From a Go SELECT to a kernel /dev/nvmeXnY.
The provisioning flow is the bread and butter of diskengine.
A row in the lvols table with state
CREATING gets picked up, an lvol is created on a
lvstore, the lvol becomes a namespace on a subsystem, the
subsystem listens on RDMA, and a remote host connects and sees
a new block device. This page traces every step with real
code.
- The provisioning loop, top of the file
- processProvisioning — fetching the work
- provisionLvol — the per-lvol driver
- ensureNvmeofReady — transport, subsystem, listener
- BdevLvolCreate → SPDK: rpc_bdev_lvol_create
- NvmfSubsystemAddNs → SPDK: rpc_nvmf_subsystem_add_ns
- Listener add: spdk_nvmf_subsystem_add_listener_ext
- Host side: kernel NVMe discover, kernel connect
- The whole flow, with a sequence diagram
- Edge cases: already-exists, partial cleanup, state drift
The provisioning loop, top of the file
The provisioning flow is driven by a goroutine that wakes
every second. It lives in
provisioningLoop:16 . The job: scan the
database for lvols in state CREATING, do whatever
needs doing to make them visible over NVMe-oF, mark them
READY when done.
Three things happen each tick:
processProvisioning— the actual work.

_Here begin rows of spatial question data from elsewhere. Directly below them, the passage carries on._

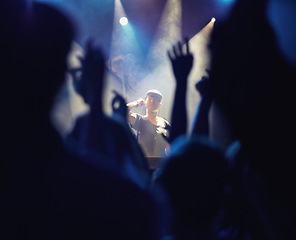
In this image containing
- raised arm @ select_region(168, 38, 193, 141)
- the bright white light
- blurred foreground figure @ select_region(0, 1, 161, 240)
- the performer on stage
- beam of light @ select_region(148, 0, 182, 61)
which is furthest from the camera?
the bright white light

Read below.verifyState— compare what the database says to what SPDK has, log drift. Drift is normal (it happens on restart when SPDK has lvols the database doesn't know about yet) but excessive drift is a bug.SaveConfig— write a JSON snapshot ofbdevandnvmfstate toSPDK_CONFIG_PATH. This is what makes the configuration survive an nvmf_tgt restart. The file is consumed by nvmf_tgt's-cflag at next startup.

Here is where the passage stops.